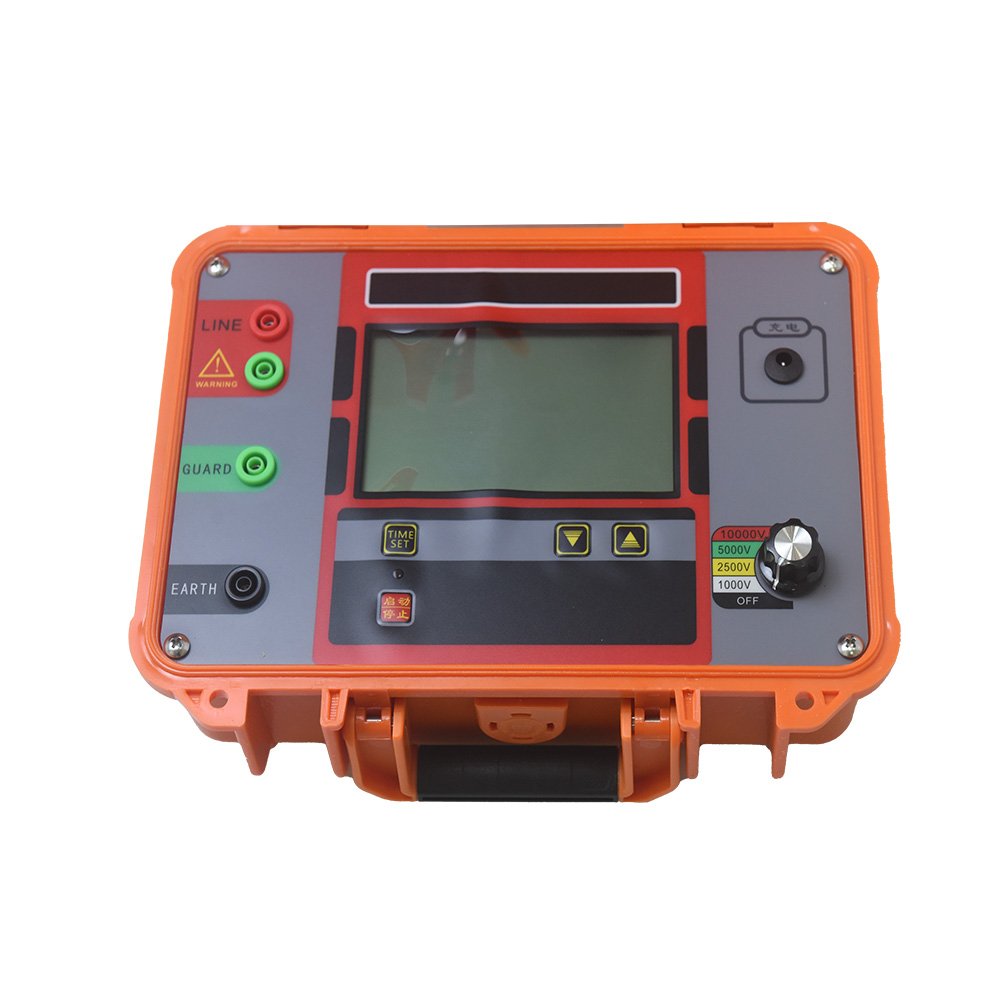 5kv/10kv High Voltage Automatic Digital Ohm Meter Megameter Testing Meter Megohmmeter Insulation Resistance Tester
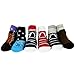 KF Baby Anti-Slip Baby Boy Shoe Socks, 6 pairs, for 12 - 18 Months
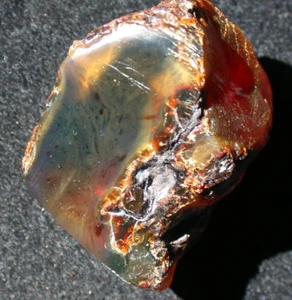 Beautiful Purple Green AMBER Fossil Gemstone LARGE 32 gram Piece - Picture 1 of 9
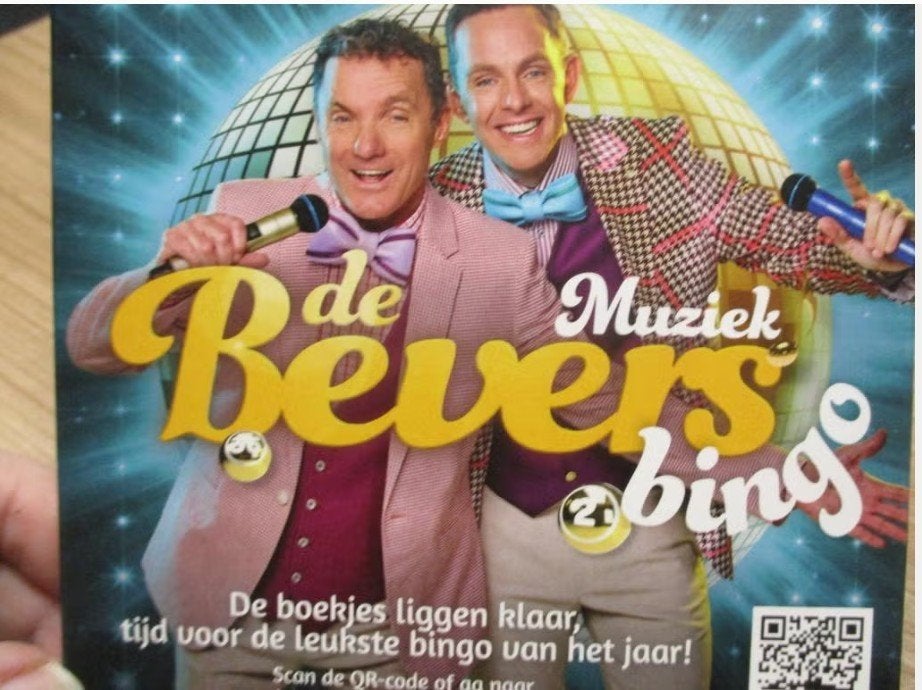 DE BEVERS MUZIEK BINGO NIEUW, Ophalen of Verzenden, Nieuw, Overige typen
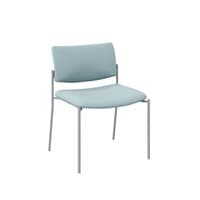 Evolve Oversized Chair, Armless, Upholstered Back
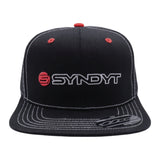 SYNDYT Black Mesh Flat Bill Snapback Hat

- _WHAT NEEDS TO BE DONE_
Could you lay out the items above as a Markdown table with the columns "Row" and "Line", numbering each row and skipping any blank lines? Leave the pictures out and give only the text lines.

- _TASK SOLUTION_
| Row | Line |
|---|---|
| 1 |  5kv/10kv High Voltage Automatic Digital Ohm Meter Megameter Testing Meter Megohmmeter Insulation Resistance Tester |
| 2 |  KF Baby Anti-Slip Baby Boy Shoe Socks, 6 pairs, for 12 - 18 Months |
| 3 |  Beautiful Purple Green AMBER Fossil Gemstone LARGE 32 gram Piece - Picture 1 of 9 |
| 4 |  DE BEVERS MUZIEK BINGO NIEUW, Ophalen of Verzenden, Nieuw, Overige typen |
| 5 |  Evolve Oversized Chair, Armless, Upholstered Back |
| 6 |  SYNDYT Black Mesh Flat Bill Snapback Hat |